Vaughn believes it will cost more for certain types of borrowers. "In addition to paying fees, they may be looking at higher down payments and even higher interest rates. Over the last few years at this time we've had changes to mortgage rules and there are more to come," he said. More worrisome for Vaughn is that any more changes to the mortgage rules will slow the housing market, which could mean job losses, which would have an impact on defaults and the economy. 

Boris Bozic, president and CEO at Merix Finanacial shares Vaughn's concern about the potential for slowing the housing market and where that could lead. "The government has to look closely at the impact on employment when it decides to tighten the rules," he said. "The housing industry makes a significant contribution to the GDP and to the country's overall economic health. As well, the spinoffs to other industries such as retailers like Home Depot are enormous."

Bozic also believes that there are definite changes coming to the way lenders conduct their businesses. "We were all surprised at CMHC's announcement and we have evidence of lenders pulling certain programs but we don't know for how long. Clearly the Stated Income and Business for Self programs will be impacted, and that's interesting because the Business for Self mortgages is one of the safest portfolios." he said. "The government could raise the ceiling - having a sovereign guarantee is nice - however, that raises questions. How much do we want to fund? Do we price the insurance higher? Do we tighten up the rules? We have to be careful because we don't want to slow the market too much."

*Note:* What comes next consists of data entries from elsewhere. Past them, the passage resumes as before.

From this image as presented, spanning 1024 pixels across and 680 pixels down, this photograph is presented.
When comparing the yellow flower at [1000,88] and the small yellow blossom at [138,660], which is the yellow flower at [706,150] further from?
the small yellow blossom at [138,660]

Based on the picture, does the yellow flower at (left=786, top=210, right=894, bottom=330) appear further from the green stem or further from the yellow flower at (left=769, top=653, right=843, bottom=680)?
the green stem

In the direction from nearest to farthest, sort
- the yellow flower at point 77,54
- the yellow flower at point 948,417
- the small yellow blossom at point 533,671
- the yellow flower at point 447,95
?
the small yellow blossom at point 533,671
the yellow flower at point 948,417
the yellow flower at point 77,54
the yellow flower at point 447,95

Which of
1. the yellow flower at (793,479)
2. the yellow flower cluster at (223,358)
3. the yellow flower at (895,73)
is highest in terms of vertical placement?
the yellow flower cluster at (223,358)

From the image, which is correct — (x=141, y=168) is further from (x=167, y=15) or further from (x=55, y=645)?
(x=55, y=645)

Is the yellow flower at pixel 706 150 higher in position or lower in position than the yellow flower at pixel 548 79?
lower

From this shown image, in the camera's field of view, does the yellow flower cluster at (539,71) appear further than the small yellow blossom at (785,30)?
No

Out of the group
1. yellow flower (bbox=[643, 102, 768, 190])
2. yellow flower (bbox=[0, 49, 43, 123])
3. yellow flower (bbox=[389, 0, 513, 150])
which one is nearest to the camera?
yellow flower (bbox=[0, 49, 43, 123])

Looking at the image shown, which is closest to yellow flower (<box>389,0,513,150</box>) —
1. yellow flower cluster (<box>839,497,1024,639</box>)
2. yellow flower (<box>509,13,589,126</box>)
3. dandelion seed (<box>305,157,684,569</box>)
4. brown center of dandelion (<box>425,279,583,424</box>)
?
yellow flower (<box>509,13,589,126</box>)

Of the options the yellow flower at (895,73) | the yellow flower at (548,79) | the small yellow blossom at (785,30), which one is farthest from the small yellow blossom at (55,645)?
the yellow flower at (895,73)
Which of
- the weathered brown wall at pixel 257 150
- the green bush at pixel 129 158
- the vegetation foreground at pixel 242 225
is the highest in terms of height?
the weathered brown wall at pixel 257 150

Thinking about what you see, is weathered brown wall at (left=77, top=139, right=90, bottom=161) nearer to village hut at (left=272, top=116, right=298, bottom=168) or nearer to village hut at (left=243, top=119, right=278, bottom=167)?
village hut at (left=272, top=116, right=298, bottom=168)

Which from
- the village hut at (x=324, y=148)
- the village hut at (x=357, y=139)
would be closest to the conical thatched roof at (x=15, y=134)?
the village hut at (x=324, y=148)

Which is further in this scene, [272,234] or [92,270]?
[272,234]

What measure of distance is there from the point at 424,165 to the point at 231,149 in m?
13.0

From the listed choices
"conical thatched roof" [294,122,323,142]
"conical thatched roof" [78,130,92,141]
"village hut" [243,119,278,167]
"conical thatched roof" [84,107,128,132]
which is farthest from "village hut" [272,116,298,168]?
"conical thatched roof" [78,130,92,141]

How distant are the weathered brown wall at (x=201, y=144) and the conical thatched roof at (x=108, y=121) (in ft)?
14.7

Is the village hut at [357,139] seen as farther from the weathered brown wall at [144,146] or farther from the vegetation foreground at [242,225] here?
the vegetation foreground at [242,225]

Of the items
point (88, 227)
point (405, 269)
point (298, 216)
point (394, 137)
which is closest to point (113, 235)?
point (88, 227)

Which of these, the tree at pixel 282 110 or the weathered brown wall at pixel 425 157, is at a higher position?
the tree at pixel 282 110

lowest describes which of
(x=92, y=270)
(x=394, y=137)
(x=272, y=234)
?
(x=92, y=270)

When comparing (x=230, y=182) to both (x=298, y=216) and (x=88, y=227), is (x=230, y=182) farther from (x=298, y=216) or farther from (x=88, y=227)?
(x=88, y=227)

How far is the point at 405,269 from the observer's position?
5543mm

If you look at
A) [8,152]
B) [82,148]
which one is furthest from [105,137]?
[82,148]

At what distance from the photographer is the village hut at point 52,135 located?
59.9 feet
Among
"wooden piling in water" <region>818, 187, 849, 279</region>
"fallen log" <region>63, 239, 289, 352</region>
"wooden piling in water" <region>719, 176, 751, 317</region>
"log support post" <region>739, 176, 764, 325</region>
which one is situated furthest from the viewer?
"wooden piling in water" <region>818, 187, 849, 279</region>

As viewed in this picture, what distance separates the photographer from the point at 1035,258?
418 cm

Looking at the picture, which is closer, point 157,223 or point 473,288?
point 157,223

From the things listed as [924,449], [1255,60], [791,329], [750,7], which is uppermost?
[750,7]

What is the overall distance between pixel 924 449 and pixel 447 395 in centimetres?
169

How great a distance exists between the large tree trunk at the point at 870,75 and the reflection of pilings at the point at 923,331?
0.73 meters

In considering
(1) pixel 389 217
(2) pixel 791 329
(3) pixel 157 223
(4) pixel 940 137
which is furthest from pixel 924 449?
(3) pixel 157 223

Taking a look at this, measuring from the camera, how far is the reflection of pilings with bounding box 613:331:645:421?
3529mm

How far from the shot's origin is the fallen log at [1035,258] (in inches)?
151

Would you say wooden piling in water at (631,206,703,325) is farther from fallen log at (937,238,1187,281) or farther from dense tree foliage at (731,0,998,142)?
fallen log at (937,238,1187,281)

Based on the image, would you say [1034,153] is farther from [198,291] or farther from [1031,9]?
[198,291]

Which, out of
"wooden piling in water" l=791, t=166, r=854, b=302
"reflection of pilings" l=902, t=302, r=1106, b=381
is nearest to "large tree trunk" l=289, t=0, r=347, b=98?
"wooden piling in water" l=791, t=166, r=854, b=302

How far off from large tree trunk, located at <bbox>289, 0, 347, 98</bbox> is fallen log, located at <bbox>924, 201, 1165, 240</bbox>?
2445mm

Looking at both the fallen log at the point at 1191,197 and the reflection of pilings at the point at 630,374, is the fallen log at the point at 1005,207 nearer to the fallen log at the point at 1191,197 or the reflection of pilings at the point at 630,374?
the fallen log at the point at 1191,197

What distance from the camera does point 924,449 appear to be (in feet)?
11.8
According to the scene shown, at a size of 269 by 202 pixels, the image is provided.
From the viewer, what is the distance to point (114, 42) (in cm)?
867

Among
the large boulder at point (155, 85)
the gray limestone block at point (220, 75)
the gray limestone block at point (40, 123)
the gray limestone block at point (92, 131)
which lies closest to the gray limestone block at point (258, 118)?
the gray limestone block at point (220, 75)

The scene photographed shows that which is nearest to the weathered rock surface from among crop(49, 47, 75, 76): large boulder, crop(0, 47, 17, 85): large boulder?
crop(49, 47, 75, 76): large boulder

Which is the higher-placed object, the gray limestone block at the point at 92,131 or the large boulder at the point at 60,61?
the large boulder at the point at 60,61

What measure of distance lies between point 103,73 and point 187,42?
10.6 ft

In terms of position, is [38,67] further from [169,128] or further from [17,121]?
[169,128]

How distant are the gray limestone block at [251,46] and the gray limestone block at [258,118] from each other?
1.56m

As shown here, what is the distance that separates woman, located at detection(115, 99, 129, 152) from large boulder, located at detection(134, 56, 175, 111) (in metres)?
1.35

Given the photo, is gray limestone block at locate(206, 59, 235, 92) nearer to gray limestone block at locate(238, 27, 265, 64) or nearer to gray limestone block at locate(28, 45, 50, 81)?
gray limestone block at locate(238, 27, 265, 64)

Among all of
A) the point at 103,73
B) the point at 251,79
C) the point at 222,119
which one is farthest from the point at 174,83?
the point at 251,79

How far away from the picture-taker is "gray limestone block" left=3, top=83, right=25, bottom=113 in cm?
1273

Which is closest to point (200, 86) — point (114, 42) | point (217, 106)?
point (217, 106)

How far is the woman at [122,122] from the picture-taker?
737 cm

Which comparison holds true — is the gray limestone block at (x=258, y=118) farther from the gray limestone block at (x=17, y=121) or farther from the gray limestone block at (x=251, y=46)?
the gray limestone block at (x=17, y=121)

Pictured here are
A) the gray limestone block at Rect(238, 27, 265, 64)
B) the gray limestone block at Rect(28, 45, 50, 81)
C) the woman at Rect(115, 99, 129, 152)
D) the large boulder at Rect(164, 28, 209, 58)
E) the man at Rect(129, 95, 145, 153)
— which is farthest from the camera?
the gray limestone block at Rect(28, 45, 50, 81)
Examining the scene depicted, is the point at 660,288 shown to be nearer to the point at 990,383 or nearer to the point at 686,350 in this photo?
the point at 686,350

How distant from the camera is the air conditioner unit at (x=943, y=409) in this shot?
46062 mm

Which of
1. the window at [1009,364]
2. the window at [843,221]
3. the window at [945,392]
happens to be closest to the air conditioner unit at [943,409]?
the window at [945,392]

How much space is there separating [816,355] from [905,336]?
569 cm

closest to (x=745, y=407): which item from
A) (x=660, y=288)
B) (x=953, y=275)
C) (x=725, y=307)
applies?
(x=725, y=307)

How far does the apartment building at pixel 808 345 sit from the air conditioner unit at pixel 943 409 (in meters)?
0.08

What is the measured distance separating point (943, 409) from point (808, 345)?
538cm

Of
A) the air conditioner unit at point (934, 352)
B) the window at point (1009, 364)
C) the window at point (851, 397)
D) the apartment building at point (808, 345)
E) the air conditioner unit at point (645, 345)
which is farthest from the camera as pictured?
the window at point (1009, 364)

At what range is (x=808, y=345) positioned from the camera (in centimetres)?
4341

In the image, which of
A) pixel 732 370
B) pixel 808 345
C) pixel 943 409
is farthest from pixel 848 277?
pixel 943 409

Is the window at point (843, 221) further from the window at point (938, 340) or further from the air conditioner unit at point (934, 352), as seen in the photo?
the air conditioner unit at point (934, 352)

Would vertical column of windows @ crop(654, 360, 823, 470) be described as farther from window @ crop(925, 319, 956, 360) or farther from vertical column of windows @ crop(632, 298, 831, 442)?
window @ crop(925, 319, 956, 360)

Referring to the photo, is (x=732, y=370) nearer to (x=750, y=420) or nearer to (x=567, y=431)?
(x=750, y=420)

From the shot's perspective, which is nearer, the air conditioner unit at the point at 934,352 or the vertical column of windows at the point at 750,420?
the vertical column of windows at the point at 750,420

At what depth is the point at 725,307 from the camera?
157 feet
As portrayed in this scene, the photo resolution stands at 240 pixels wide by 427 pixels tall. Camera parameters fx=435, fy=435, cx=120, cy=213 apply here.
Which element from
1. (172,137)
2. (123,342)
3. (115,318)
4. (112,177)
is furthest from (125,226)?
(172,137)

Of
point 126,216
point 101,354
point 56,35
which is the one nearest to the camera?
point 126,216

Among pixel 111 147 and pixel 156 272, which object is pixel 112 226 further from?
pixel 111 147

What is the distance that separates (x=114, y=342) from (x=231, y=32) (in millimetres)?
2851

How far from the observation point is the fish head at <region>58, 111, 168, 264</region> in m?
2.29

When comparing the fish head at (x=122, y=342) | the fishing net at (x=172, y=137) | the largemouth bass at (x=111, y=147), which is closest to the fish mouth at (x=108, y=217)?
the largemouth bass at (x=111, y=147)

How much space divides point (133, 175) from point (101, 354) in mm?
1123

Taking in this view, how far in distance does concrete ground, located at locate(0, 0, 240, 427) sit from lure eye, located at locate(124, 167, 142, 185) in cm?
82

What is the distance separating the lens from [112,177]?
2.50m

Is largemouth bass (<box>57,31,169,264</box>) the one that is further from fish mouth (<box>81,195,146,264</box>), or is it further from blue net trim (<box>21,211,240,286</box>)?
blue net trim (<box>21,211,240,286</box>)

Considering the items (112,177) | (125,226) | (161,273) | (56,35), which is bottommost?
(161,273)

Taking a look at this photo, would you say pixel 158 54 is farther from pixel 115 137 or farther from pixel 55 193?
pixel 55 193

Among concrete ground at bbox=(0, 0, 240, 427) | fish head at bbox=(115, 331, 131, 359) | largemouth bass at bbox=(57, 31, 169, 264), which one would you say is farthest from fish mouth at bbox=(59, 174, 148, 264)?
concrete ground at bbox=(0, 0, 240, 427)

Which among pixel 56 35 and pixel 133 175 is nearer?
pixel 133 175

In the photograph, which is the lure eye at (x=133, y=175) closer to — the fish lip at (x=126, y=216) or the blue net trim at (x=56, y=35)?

In the short term, the private insurers will start getting more business however Bozic said they also have ceiling issues. "We have to take a closer look at the funding caps and determine if they are appropriate for today's market and if there is a more equitable way of providing capital relief for lenders."

Finance Minister Jim Flaherty has not specifically stated that he won't increase the limit, but he has signalled that he wants CMHC to figure out a way to operate within it for now.

More study of the impacts of these decisions is what's needed according to Jane Londerville, Associate Professor at the University of Guelph who teaches real estate financing and has written numerous papers on the subject. She is also an advocate for reexamining the role of CMHC.

"Instead of making knee-jerk decisions, we need to look at the whole system of mortgage financing and the role of CMHC needs close examination," she said. "Banks are insuring things they aren't required to insure for capital relief. We don't know what the impact will be with any of the changes. If we studied these issues it may be that nothing needs to be changed or that certain areas just need tweaking."

Londerville said that these changes in criteria for lending started as a reaction to the U.S. housing crisis. "Our sub-prime market was not the same, so we don't really know if we needed to tighten our criteria at all."